TASK OBJECTIVE ::
Every record needs to be repeated exactly; its pictures do not.

======

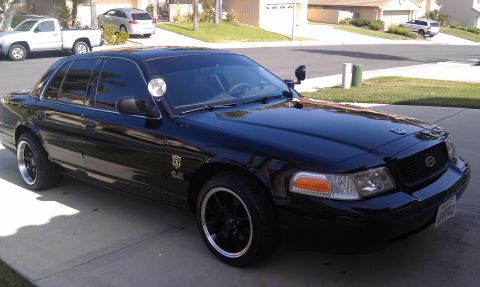 2003 Ford Crown Victoria - Crown Victoria with A-pillar spotlight parked on a driveway, trucks and homes in background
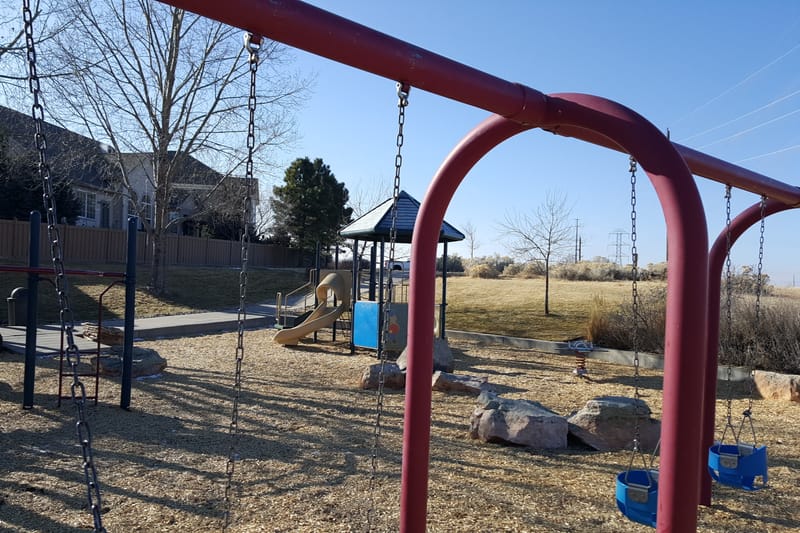 Swings and the playground at Daniels Gate Park in Castle Pines
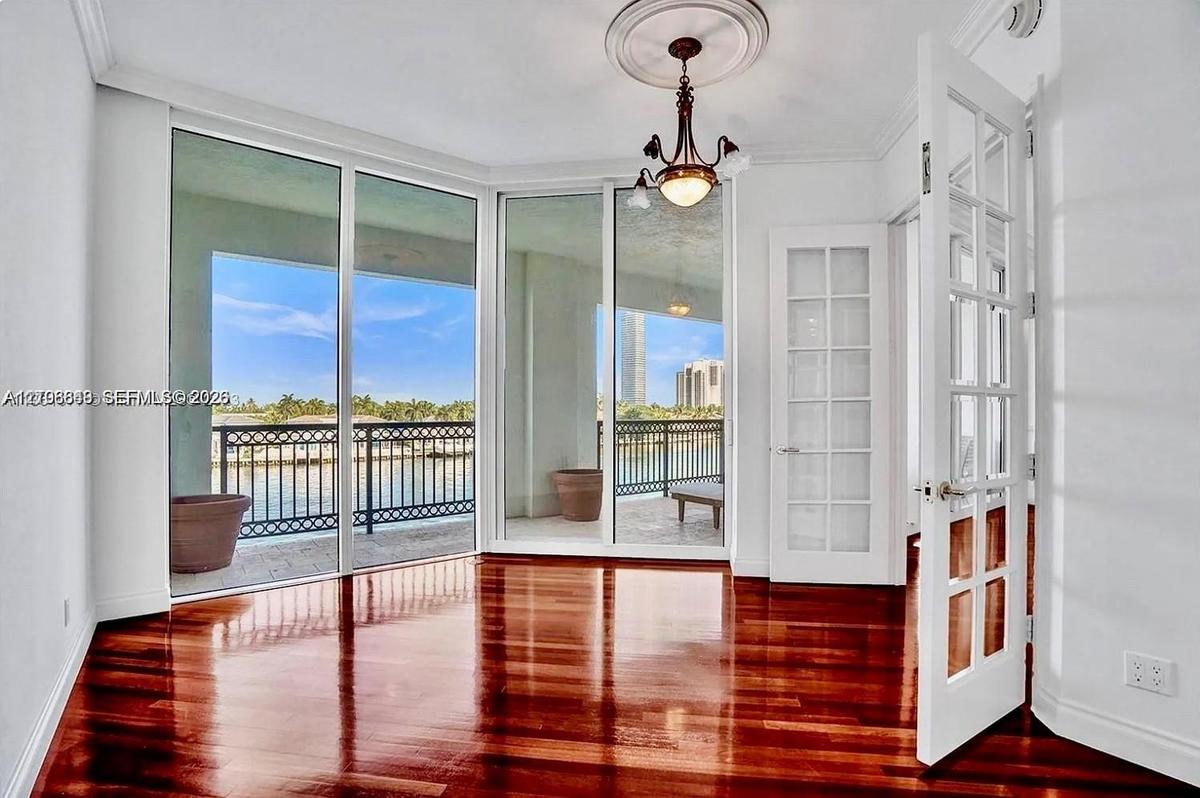 Room featuring polished wood-finish flooring, floor-to-ceiling glass paneling, a decorative ceiling medallion with an attached chandelier, and French-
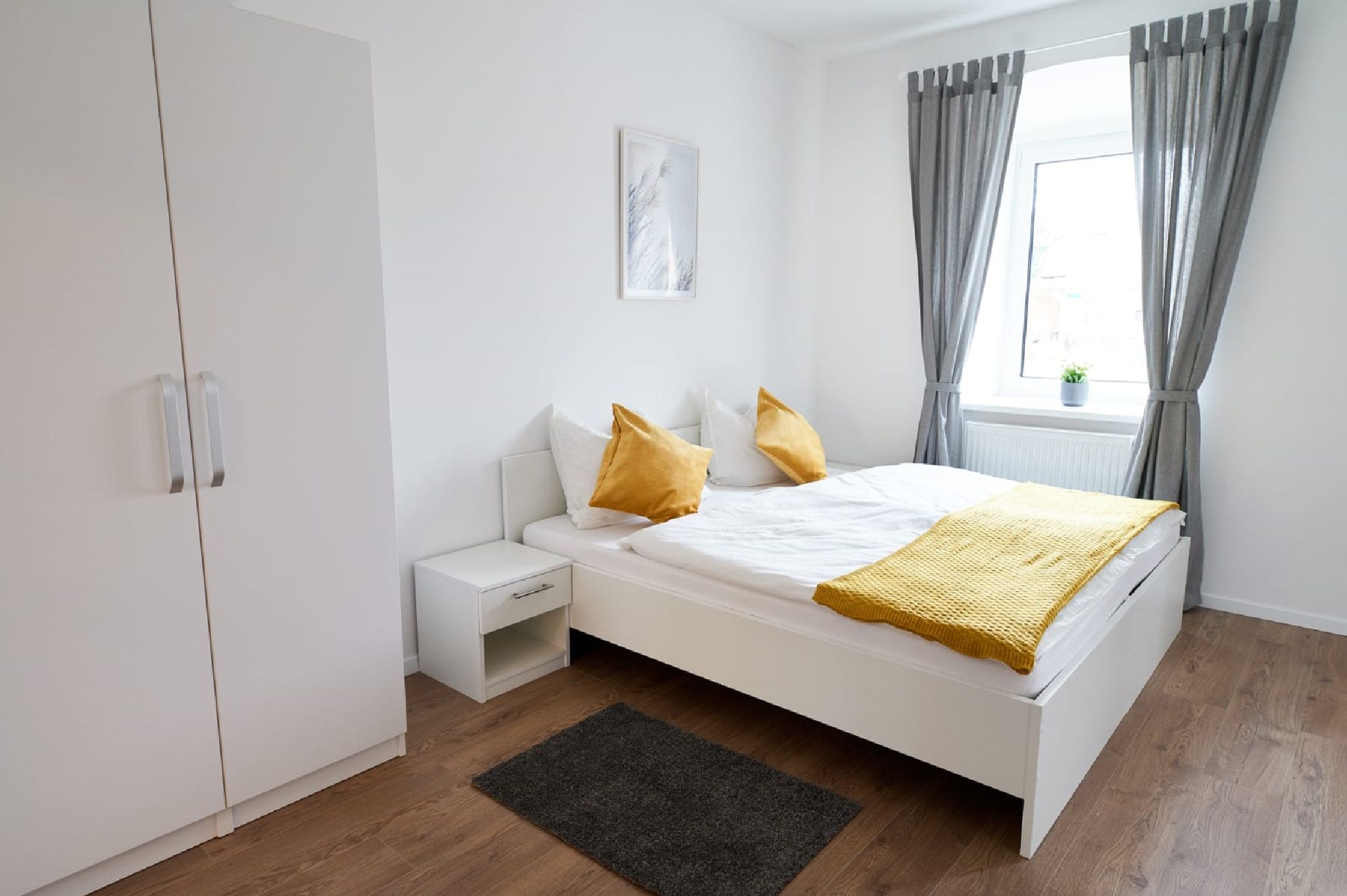 Modernes Doppelzimmer mit weißem Bett, gelben Kissen und grauen Vorhängen.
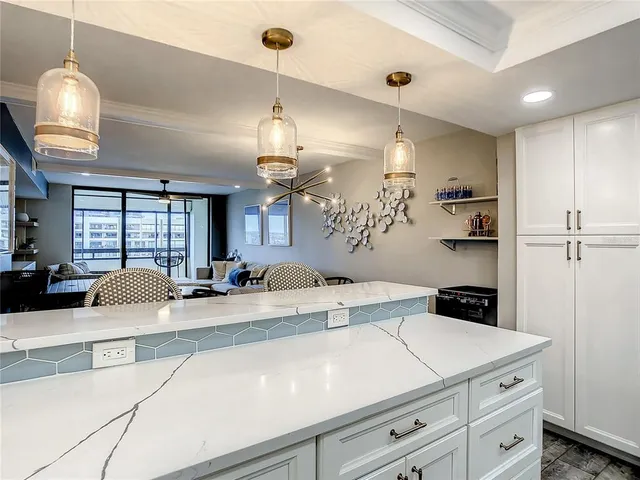 a kitchen with a white cabinets and chairs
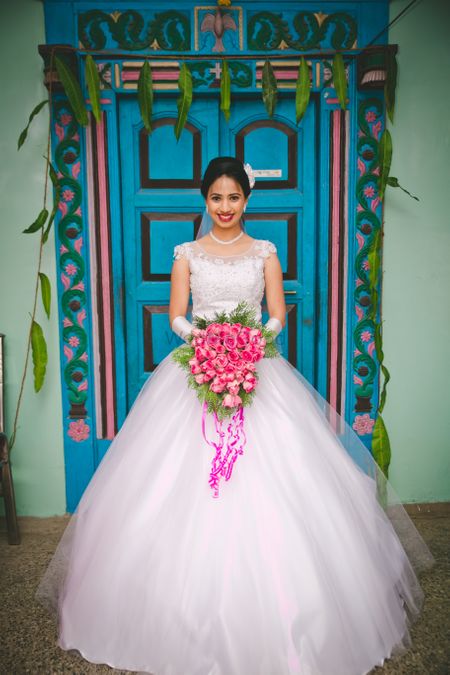 White Wedding Gown and Pink Wedding Bouquet
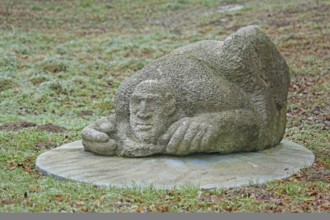 Sculpture Finding by Laura Danzi 2018, stone sculpture, thick, rough, surface, lying, head, face,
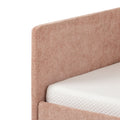 Close-up of blush pink upholstered fabric bed frame headboard and footboard with white quilted mattress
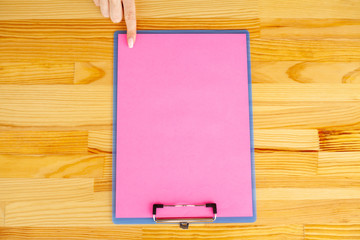 Office Hand Holding a Folder with a Pink Color Paper on the Background of the Wooden Table. Copyspace. Place for Text.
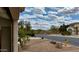 Charming street view features desert landscape and a glimpse of the inviting Entrada del Oro community and mountain views at 18430 E Azul Ct, Gold Canyon, AZ 85118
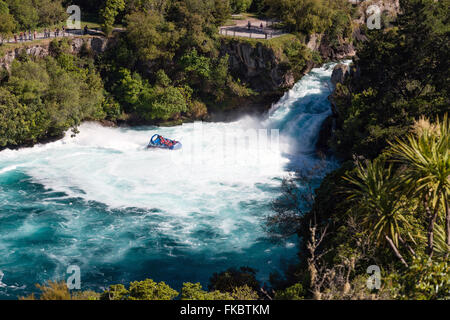 A jet boat with tourists races close to Huka Falls - most visited scenic reserve of New Zealand Stock Photo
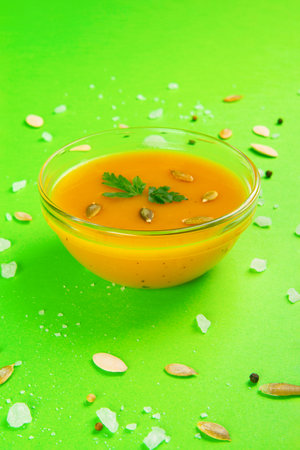 Autumn Vegetarian pumpkin and carrot cream soup on Vibrant emerald backdropの写真素材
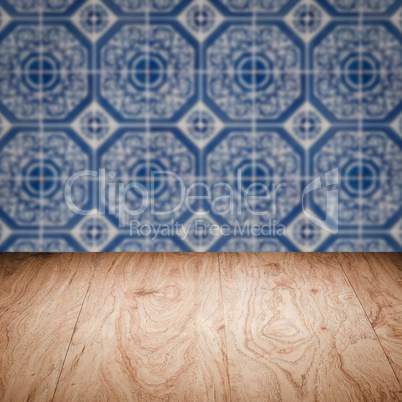 Wood table top and blur vintage ceramic tile pattern wall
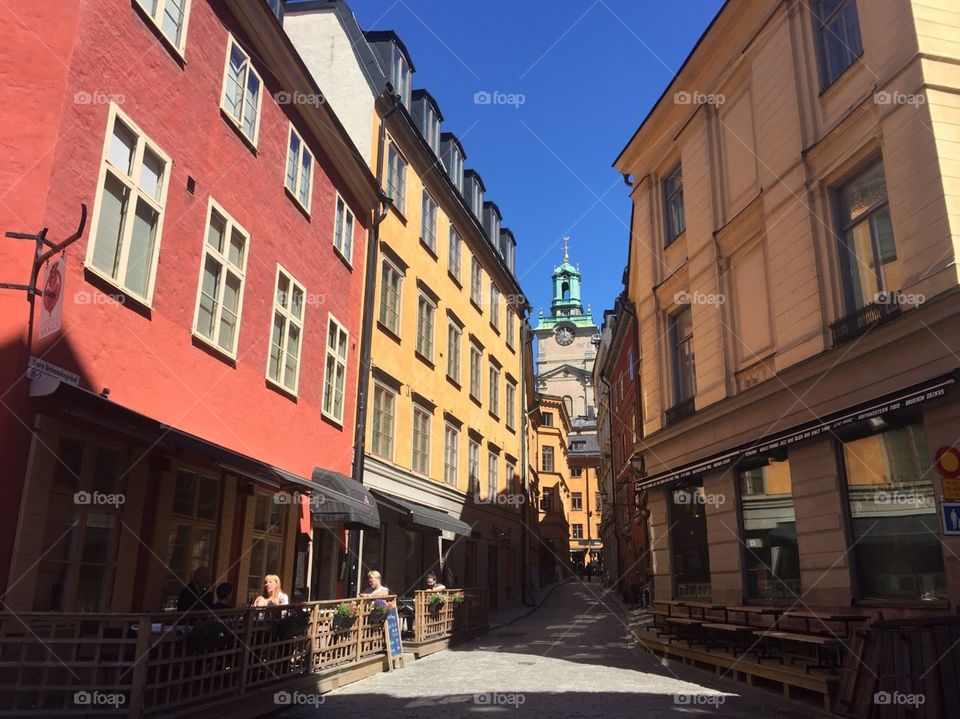 A narrow, Swedish street with patrons eating at a cafe, a church tower is seen in the background of the other colorful buildings. 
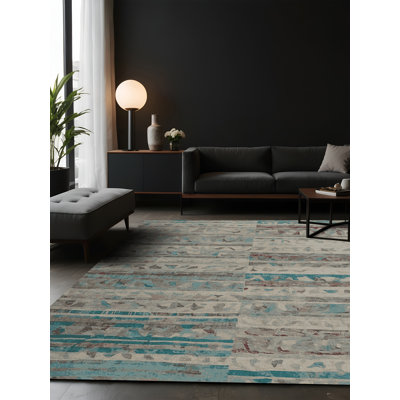 Tapis gris soyeux et moelleux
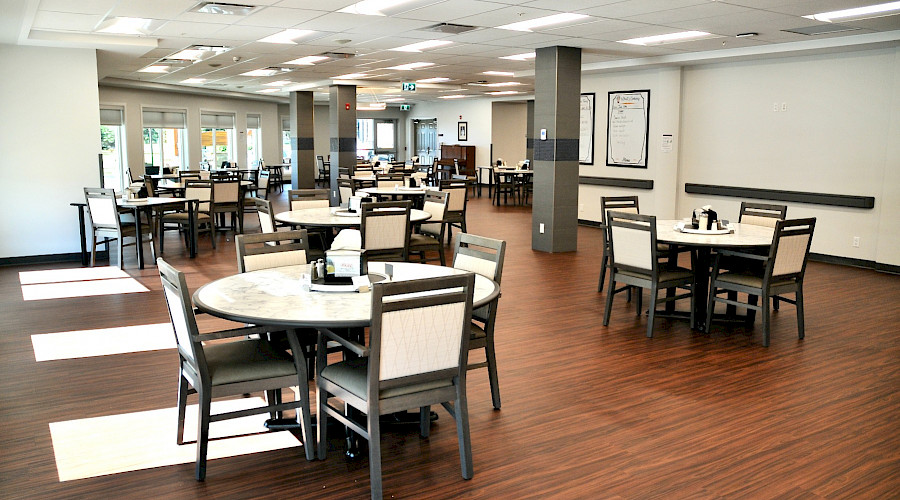 A photo of a dining room with multiple tables and chairs.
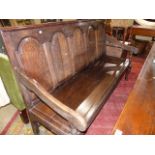 AN 18th.C.AND LATER OAK HALL SETTLE WITH FIVE PANEL BACK AND PLANK SEAT. W.183cms.
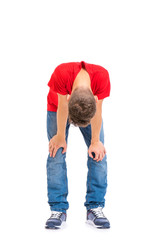 Wall Mural - Full length portrait of tired teen boy, isolated on white background. Sad teenager grounded looking down, posing at studio.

======

ANSWER TO THE PROBLEM ::
 2003 Ford Crown Victoria - Crown Victoria with A-pillar spotlight parked on a driveway, trucks and homes in background
 Swings and the playground at Daniels Gate Park in Castle Pines
 Room featuring polished wood-finish flooring, floor-to-ceiling glass paneling, a decorative ceiling medallion with an attached chandelier, and French-
 Modernes Doppelzimmer mit weißem Bett, gelben Kissen und grauen Vorhängen.
 a kitchen with a white cabinets and chairs
 White Wedding Gown and Pink Wedding Bouquet
 Sculpture Finding by Laura Danzi 2018, stone sculpture, thick, rough, surface, lying, head, face,
 Close-up of blush pink upholstered fabric bed frame headboard and footboard with white quilted mattress
 Office Hand Holding a Folder with a Pink Color Paper on the Background of the Wooden Table. Copyspace. Place for Text.
 Charming street view features desert landscape and a glimpse of the inviting Entrada del Oro community and mountain views at 18430 E Azul Ct, Gold Canyon, AZ 85118
 A jet boat with tourists races close to Huka Falls - most visited scenic reserve of New Zealand Stock Photo
 Autumn Vegetarian pumpkin and carrot cream soup on Vibrant emerald backdropの写真素材
 Wood table top and blur vintage ceramic tile pattern wall
 A narrow, Swedish street with patrons eating at a cafe, a church tower is seen in the background of the other colorful buildings. 
 Tapis gris soyeux et moelleux
 A photo of a dining room with multiple tables and chairs.
 AN 18th.C.AND LATER OAK HALL SETTLE WITH FIVE PANEL BACK AND PLANK SEAT. W.183cms.
 Wall Mural - Full length portrait of tired teen boy, isolated on white background. Sad teenager grounded looking down, posing at studio.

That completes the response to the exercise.